The simplest way to do this is by using an UUID for the folder name instead of using the current namespace/name.
There are multiple benefits of doing this, but I'll just mention 2 that I think are major:
Security: in order to identify a repo that you may want to get out of the disk you need to also compromise the database. This makes it harder to extract data from GitLab in case of a security breach.
Reusing group and project names after deletion stops being a problem - it's virtually impossible to get the same UUID.
This shouldn't be so much of a change to the application. But I think that the main issue will be to migrate all the projects around in the filesystem (a simple mv command would suffice) simply because it will take long.
For bonus points we could use the same technique used by git and use the first 2 chars of the UUID as a first level folder to group them and avoid making mistakes like double tab as root in the host and taking it down on bash expansion.
This is a great idea. We'll clearly need to support both paths while migrating, which will be the biggest pain point. Although it's a filesystem layout change, not a database change, a lot of the comments in https://gitlab.com/gitlab-org/gitlab-ce/issues/26130 would apply here too.
Yes it will take a while, but we can just fill the path with what makes sense now, and then perform the migration on the backend while GitLab.com is running, same way we do with migrating repos from one shard to the other, this can be treated the same (except that we should use mv instead of rsync to avoid duplicating the needed storage)
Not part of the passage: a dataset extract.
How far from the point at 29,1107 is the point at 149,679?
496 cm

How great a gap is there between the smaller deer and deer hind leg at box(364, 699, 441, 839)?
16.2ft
I had an idea that I thought was reasonable, but won't work. I'm putting it here for the benefit of others, so that they don't make the same mistake My idea was to do a 'slow move', like we'd do in the database:
In release A, add hard links from the existing storage paths to the new path format, on the same mount.
In release B, use the new path format.
In release C, remove the links from the old formats, so that only the new formats are available.
We'll probably just need a fallback while we migrate, to check first the new path, and then the old path if that doesn't exist, like in my previous comment.
I'm thinking that we could do this not as a migration but as a maintenance task - we ship the rename, and every time we move a project across shards we use a new folder, this way we could just be moving things from one shard to the next detaching them from the current repo name using the same behavior we have right now.
But the path can be there unchanged forever. Even when it's the old one.
And deleting and creating again will have the exact same effect that we're
looking for. There is no need to force people to migrate everything at all.
@pcarranza that's an interesting idea. At the moment we don't store the project's full path in the DB, so we'd have to start doing that - or at least support both schemes for a while.
If we did store the project's full path in the DB (probably by storing its storage and path within that storage separately), then we could do the move as you described, and default to the new scheme for new projects. If a project doesn't have its path in the database, then we assume it uses the old scheme.
Yeah. What i mean is that by doing it that way we don't need a migration
and its completely optional to change the old records. Yet we have the
benefits right away.
I think something along these lines is reasonable:
If we did store the project's full path in the DB (probably by storing its storage and path within that storage separately), then we could do the move as you described, and default to the new scheme for new projects. If a project doesn't have its path in the database, then we assume it uses the old scheme.
Scheduling-wise, not critical for production, but really neat to have, particularly from the support perspective of people deleting and then trying to create a new repo with the same name. So I would gauge interest with @lbot here.
@lbot the result of this is that you will not see a user complaining about: I deleted the project to create another one with the same name and I can't.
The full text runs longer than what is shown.